Compute. Getting a usable Roman-Urdu SLM to a quality bar that beats a strong off-the-shelf model on bilingual responses needed orders of magnitude more GPU-hours than we had access to.
Data. Quality Roman-Urdu institutional corpora don't exist at the scale this would have needed. Scraping wasn't going to bridge it.

The from-scratch work wasn't wasted - it gave the team a calibrated read on what GPT-4o-mini was actually doing internally, which paid off later when we were debugging retrieval failures and prompt-format edge cases.

V2 - RAG over a category-structured vector DB

The pivot: stop teaching a small model the institutional knowledge from scratch, and instead let a strong general model (GPT-4o-mini) handle language and reasoning while we ground its answers in a vector database that the admissions team owns.

Three design choices were load-bearing:

Category structure, not flat similarity. Admissions policies, fee structures, scholarships, and academic guidelines each live in their own ChromaDB collection. The router decides which collection(s) to query per question - a fee question never retrieves an academic-guidelines snippet, and vice versa. Flat similarity was sending cross-category bleed into responses; category routing fixed that without changing the embedding model.
Admin panel for non-engineers. The admissions staff are the source of truth, not us. The admin panel lets them upload PDFs, write structured FAQs, tag content with categories, and re-index - no developer involvement after rollout.
Voice-first. Whisper for speech-to-text, TTS back to the caller. Most callers won't type, especially older parents, so the chat surface is secondary to the voice path.

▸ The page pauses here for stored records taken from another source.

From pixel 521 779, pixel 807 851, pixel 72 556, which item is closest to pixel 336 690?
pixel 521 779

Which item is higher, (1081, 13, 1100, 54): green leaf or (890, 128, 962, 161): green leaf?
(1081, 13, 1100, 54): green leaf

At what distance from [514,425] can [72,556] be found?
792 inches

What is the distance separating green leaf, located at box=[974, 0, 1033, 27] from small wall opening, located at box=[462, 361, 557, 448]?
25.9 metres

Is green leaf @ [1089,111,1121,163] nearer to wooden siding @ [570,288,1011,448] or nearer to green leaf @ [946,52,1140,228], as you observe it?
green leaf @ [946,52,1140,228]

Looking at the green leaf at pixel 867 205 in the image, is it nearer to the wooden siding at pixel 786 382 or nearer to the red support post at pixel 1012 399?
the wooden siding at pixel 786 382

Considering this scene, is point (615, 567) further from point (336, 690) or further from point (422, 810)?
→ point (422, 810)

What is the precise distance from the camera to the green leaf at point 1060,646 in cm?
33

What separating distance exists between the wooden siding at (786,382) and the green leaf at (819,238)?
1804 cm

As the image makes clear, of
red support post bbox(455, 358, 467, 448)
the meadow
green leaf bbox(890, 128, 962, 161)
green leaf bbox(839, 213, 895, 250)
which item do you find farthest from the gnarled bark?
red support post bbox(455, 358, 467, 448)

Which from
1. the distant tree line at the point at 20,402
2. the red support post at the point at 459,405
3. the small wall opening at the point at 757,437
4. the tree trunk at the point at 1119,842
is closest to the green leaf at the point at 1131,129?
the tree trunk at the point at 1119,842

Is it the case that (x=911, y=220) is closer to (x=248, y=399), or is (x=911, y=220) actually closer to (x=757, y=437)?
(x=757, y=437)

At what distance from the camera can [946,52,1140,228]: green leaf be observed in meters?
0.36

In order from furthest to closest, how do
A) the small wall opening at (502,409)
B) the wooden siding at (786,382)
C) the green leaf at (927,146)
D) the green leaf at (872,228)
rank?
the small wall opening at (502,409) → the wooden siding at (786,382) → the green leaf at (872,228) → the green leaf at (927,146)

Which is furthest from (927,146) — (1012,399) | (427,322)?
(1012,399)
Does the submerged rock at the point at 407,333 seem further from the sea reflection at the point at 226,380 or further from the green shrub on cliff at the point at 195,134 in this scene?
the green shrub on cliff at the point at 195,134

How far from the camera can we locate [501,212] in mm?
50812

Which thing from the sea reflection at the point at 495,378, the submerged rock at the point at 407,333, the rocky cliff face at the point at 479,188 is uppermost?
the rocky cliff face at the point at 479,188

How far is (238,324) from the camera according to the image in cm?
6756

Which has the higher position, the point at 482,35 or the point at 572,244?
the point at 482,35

High-level system architecture of Mahir on Call: voice and text inputs feed an NLP block (ASR, NLU, NLG, TTS) connected to a Retrieval-Augmented Generation component.

Use cases

Two actors: the User (any prospective student or parent on the university site) and the Moderator (authorised university staff with access to the knowledge base panel). The user's "Get Support" path includes a moderator follow-up via the admin panel.

Per-query activity flow

The activity diagram traces a single interaction from initial request to delivered response. The flow branches on input mode (call vs. text), converges through language detection, then runs the shared retrieval-generation path before branching again on output mode.

Activity diagram for Mahir on Call: the user initiates a request, the system branches on mode (call vs. text), language is detected, then a shared retrieval-generation pipeline runs before the response is delivered in the matching output mode.

Frontend state machine

The frontend is modelled as a five-state machine. At any moment the system occupies exactly one of Idle, Listening, Processing, Responding, or Error, no composite or undefined states are reachable, which makes the conversational rhythm predictable and the failure modes obvious.

Takeaways

Knowing when to stop training and start retrieving is an engineering instinct, not a coding skill. The SLM pivot was painful but right - the time we would have spent fighting compute and data scarcity bought us a better V2.
Category structure beat retrieval-algorithm tweaking at this scale. A simple LLM-based router into named collections eliminated more answer-quality issues than any embedding model swap or rerank stage we tried.
Admin tools are the difference between a demo and a maintainable system. The day the admissions staff updated a fee table without telling us, and the agent picked it up correctly on the next call, was when we knew the project was real.
The from-scratch transformer work paid dividends downstream. Even after the pivot, debugging RAG behavior is much easier when you have a calibrated mental model of what's happening inside the model you're calling.